DATA SHOWN
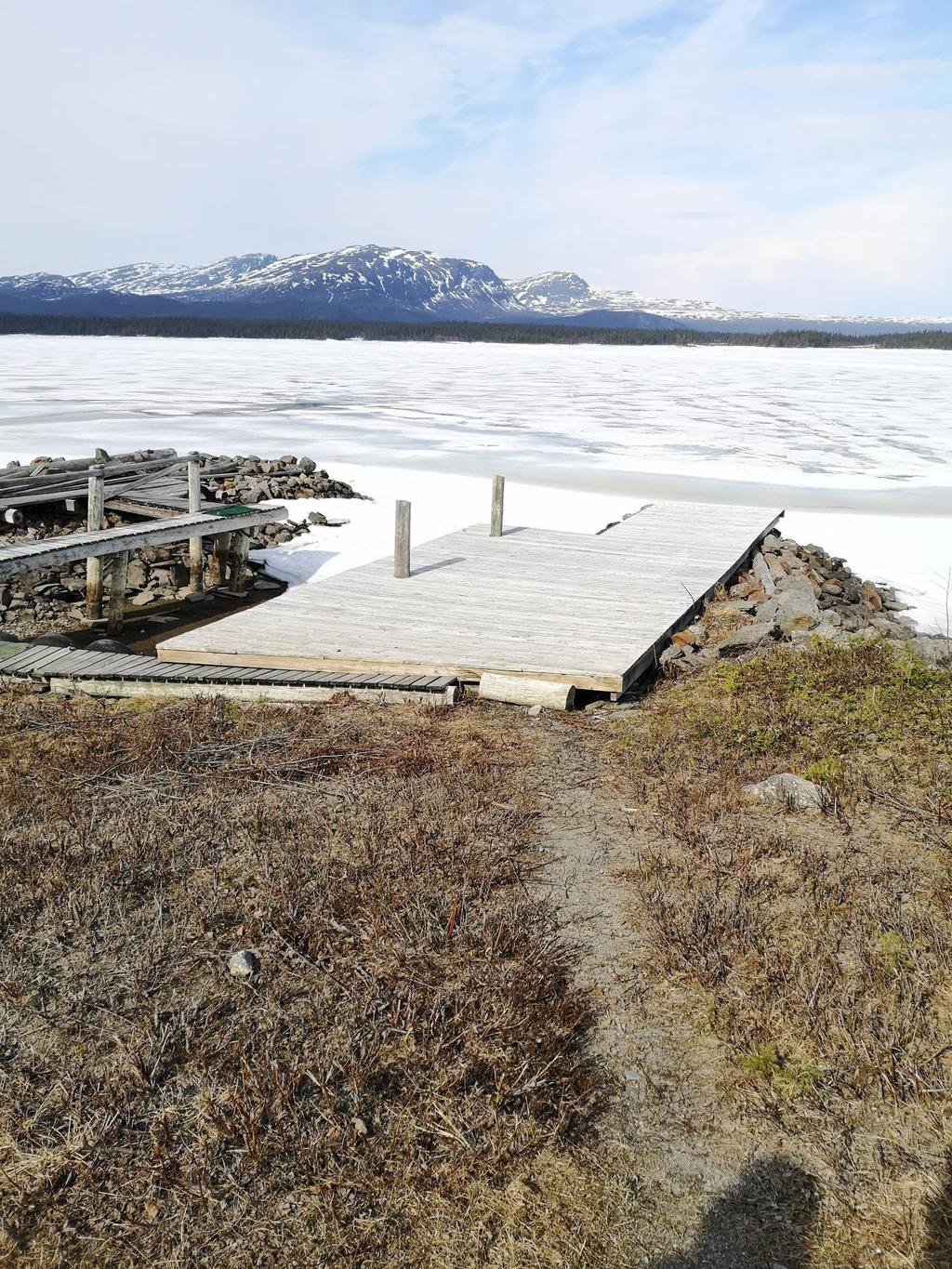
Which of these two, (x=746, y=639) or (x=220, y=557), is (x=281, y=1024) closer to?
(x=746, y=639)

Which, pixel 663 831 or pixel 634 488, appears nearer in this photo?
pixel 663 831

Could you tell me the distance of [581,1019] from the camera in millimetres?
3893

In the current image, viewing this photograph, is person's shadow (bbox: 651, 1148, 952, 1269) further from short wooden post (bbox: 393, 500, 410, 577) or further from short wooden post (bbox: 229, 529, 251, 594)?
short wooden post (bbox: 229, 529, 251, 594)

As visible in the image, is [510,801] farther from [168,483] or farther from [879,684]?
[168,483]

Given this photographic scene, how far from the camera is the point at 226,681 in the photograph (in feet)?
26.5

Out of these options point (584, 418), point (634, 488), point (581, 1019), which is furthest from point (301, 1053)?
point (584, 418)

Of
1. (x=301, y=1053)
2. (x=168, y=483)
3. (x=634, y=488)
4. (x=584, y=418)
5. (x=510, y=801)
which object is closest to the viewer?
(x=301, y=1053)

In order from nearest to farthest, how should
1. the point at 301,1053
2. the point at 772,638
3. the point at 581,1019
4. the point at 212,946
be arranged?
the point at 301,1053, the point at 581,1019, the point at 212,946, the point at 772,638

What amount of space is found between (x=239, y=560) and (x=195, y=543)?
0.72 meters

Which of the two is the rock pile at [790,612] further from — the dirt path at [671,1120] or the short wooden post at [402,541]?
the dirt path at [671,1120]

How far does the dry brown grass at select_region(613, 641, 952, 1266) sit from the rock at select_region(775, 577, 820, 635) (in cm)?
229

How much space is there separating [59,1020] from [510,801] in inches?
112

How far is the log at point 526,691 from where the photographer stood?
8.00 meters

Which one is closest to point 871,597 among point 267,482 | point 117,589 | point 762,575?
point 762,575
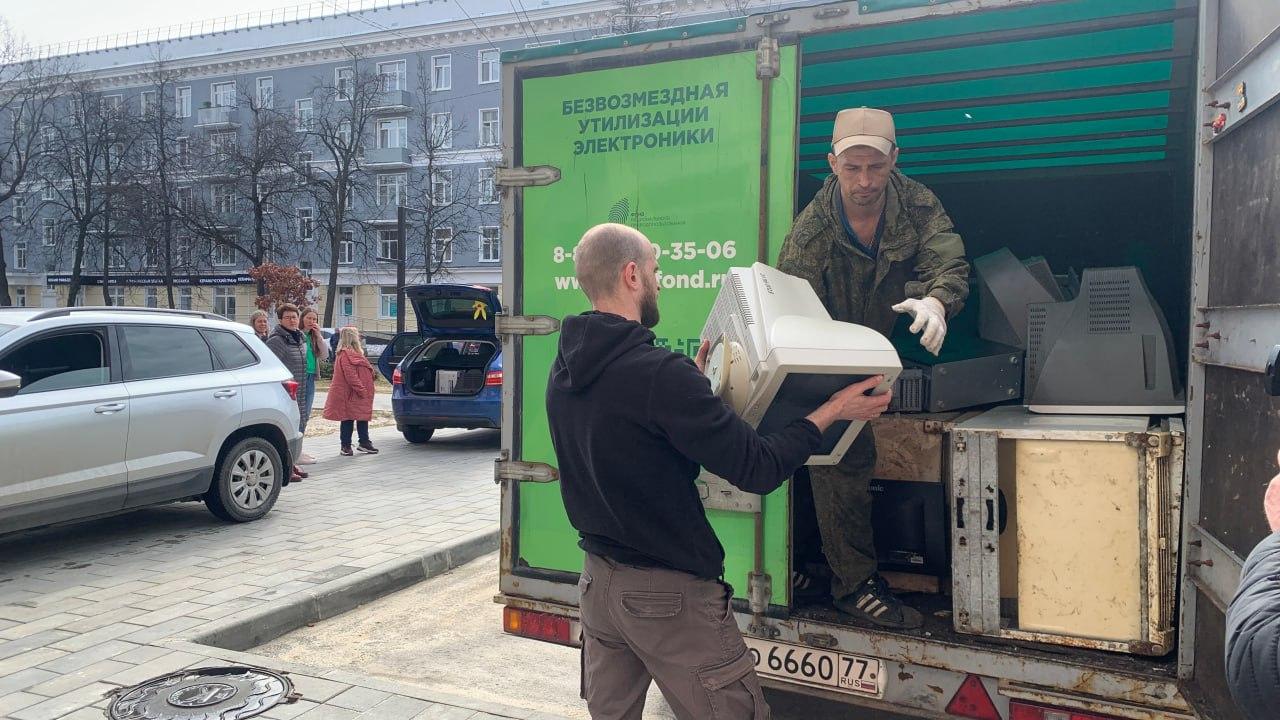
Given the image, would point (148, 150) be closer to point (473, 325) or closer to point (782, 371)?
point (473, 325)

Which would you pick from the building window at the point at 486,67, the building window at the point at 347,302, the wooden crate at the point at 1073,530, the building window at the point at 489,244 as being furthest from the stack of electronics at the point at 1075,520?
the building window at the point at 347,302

...

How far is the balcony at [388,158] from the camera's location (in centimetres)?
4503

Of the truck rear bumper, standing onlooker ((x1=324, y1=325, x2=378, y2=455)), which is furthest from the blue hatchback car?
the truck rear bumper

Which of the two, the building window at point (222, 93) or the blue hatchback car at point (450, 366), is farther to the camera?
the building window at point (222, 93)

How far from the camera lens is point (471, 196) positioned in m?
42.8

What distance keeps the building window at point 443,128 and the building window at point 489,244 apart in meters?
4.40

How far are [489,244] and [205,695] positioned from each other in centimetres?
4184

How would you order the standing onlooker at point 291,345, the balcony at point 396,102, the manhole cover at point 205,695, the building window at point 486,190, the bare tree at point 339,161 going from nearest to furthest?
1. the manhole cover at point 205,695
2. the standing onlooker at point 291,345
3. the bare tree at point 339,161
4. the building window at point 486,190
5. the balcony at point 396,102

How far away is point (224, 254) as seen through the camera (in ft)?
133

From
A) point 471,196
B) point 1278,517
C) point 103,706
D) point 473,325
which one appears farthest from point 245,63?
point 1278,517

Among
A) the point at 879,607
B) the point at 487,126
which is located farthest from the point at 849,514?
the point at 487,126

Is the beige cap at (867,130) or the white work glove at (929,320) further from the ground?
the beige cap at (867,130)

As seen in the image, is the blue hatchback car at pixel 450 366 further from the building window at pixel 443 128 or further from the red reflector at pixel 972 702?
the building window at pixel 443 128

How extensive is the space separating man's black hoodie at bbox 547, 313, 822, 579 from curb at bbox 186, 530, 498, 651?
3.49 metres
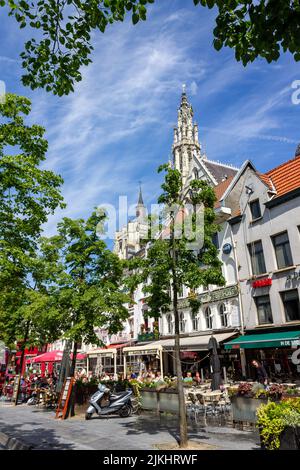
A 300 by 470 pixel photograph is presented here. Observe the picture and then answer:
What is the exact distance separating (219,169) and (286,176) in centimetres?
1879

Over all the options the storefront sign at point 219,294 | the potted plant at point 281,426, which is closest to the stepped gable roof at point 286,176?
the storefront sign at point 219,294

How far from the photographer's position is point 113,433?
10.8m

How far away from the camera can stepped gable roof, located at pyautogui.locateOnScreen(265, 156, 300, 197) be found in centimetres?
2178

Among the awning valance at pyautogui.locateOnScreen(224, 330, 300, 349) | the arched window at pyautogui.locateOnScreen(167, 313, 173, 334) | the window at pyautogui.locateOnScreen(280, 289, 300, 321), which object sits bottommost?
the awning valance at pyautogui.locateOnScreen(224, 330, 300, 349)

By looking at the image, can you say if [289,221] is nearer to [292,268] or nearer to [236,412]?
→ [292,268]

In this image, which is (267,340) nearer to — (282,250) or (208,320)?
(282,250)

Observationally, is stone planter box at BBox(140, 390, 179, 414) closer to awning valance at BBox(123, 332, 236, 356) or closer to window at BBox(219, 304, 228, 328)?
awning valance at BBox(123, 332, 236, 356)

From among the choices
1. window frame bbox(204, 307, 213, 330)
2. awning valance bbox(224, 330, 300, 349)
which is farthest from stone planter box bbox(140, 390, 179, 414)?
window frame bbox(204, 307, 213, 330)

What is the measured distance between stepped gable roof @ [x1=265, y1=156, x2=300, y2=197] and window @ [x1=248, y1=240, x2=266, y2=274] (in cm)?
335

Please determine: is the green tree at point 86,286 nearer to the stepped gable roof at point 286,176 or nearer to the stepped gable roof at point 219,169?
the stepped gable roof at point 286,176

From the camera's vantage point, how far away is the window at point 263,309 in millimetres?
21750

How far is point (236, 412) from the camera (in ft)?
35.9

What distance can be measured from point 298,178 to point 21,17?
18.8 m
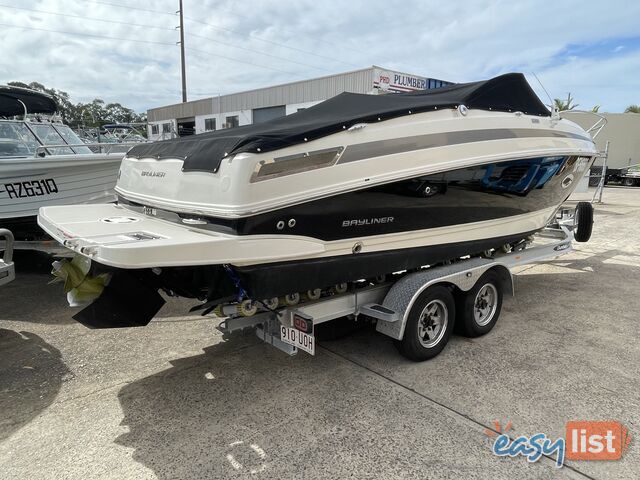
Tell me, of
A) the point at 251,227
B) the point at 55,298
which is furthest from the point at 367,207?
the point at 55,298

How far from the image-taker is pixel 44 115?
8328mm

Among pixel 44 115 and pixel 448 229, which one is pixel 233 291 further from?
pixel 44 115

AIM
Report, copied in full, each line of the material that contains the word "beige".

FINISHED EXERCISE
Is the beige cap at (867,130) or the white work glove at (929,320) further from the ground?
the beige cap at (867,130)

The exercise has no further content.